A Study on Foreign Exchange Rate Prediction Based on KTB, IRS and CCS Rates: Empirical Evidence from the Use of Artificial Intelligence (국고채, 금리 스왑 그리고 통화 스왑 가격에 기반한 외환시장 환율예측 연구: 인공지능 활용의 실증적 증거)

  • Lim, Hyun Wook;Jeong, Seung Hwan;Lee, Hee Soo;Oh, Kyong Joo
    • Knowledge Management Research
    • /
    • v.22 no.4
    • /
    • pp.71-85
    • /
    • 2021
  • The purpose of this study is to find out which artificial intelligence methodology is most suitable for creating a foreign exchange rate prediction model using the indicators of bond market and interest rate market. KTBs and MSBs, which are representative products of the Korea bond market, are sold on a large scale when a risk aversion occurs, and in such cases, the USD/KRW exchange rate often rises.
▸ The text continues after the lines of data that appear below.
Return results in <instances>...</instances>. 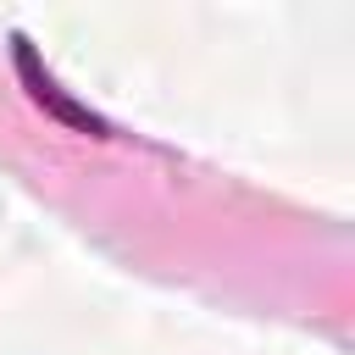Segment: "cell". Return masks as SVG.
I'll use <instances>...</instances> for the list:
<instances>
[{
  "instance_id": "cell-1",
  "label": "cell",
  "mask_w": 355,
  "mask_h": 355,
  "mask_svg": "<svg viewBox=\"0 0 355 355\" xmlns=\"http://www.w3.org/2000/svg\"><path fill=\"white\" fill-rule=\"evenodd\" d=\"M17 67H22V78H28V89H33V100H39V105H50L55 116H67V122H78V128H94V133H105V122H94L83 105H72V100L55 89V78L33 67V50H28V39H17Z\"/></svg>"
}]
</instances>
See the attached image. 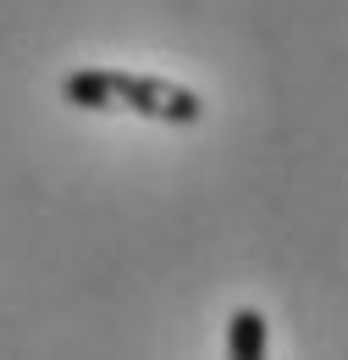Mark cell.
<instances>
[{"label": "cell", "mask_w": 348, "mask_h": 360, "mask_svg": "<svg viewBox=\"0 0 348 360\" xmlns=\"http://www.w3.org/2000/svg\"><path fill=\"white\" fill-rule=\"evenodd\" d=\"M61 100L72 111H133V117H149V122H177V128H194L205 122V100L172 84V78H155V72H116V67H78L61 78Z\"/></svg>", "instance_id": "obj_1"}, {"label": "cell", "mask_w": 348, "mask_h": 360, "mask_svg": "<svg viewBox=\"0 0 348 360\" xmlns=\"http://www.w3.org/2000/svg\"><path fill=\"white\" fill-rule=\"evenodd\" d=\"M227 360H265V316L255 305H238L227 321Z\"/></svg>", "instance_id": "obj_2"}]
</instances>
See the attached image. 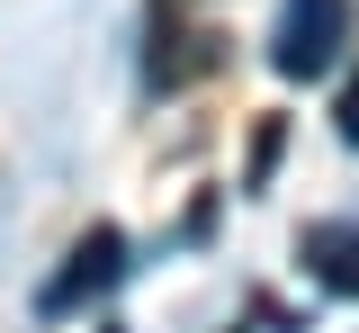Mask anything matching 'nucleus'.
Instances as JSON below:
<instances>
[{
    "label": "nucleus",
    "mask_w": 359,
    "mask_h": 333,
    "mask_svg": "<svg viewBox=\"0 0 359 333\" xmlns=\"http://www.w3.org/2000/svg\"><path fill=\"white\" fill-rule=\"evenodd\" d=\"M351 27H359L351 0H287L278 27H269V63H278V81H323V72L351 54Z\"/></svg>",
    "instance_id": "obj_1"
},
{
    "label": "nucleus",
    "mask_w": 359,
    "mask_h": 333,
    "mask_svg": "<svg viewBox=\"0 0 359 333\" xmlns=\"http://www.w3.org/2000/svg\"><path fill=\"white\" fill-rule=\"evenodd\" d=\"M117 280H126V235H117V226H90V235L72 243V261L36 288V315H81L90 297H108Z\"/></svg>",
    "instance_id": "obj_2"
},
{
    "label": "nucleus",
    "mask_w": 359,
    "mask_h": 333,
    "mask_svg": "<svg viewBox=\"0 0 359 333\" xmlns=\"http://www.w3.org/2000/svg\"><path fill=\"white\" fill-rule=\"evenodd\" d=\"M297 261H306V280L323 288V297H359V216H323V226H306Z\"/></svg>",
    "instance_id": "obj_3"
},
{
    "label": "nucleus",
    "mask_w": 359,
    "mask_h": 333,
    "mask_svg": "<svg viewBox=\"0 0 359 333\" xmlns=\"http://www.w3.org/2000/svg\"><path fill=\"white\" fill-rule=\"evenodd\" d=\"M332 117H341V136L359 144V72H351V81H341V99H332Z\"/></svg>",
    "instance_id": "obj_4"
}]
</instances>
When USD liquidity problems occur in the onshore Korean market, the KRW Cross-Currency Swap price in the interest rate market falls, then it plays as a signal to buy USD/KRW in the foreign exchange market. Considering that the price and movement of products traded in the bond market and interest rate market directly or indirectly affect the foreign exchange market, it may be regarded that there is a close and complementary relationship among the three markets. There have been studies that reveal the relationship and correlation between the bond market, interest rate market, and foreign exchange market, but many exchange rate prediction studies in the past have mainly focused on studies based on macroeconomic indicators such as GDP, current account surplus/deficit, and inflation while active research to predict the exchange rate of the foreign exchange market using artificial intelligence based on the bond market and interest rate market indicators has not been conducted yet. This study uses the bond market and interest rate market indicator, runs artificial neural network suitable for nonlinear data analysis, logistic regression suitable for linear data analysis, and decision tree suitable for nonlinear & linear data analysis, and proves that the artificial neural network is the most suitable methodology for predicting the foreign exchange rates which are nonlinear and times series data. Beyond revealing the simple correlation between the bond market, interest rate market, and foreign exchange market, capturing the trading signals between the three markets to reveal the active correlation and prove the mutual organic movement is not only to provide foreign exchange market traders with a new trading model but also to be expected to contribute to increasing the efficiency and the knowledge management of the entire financial market.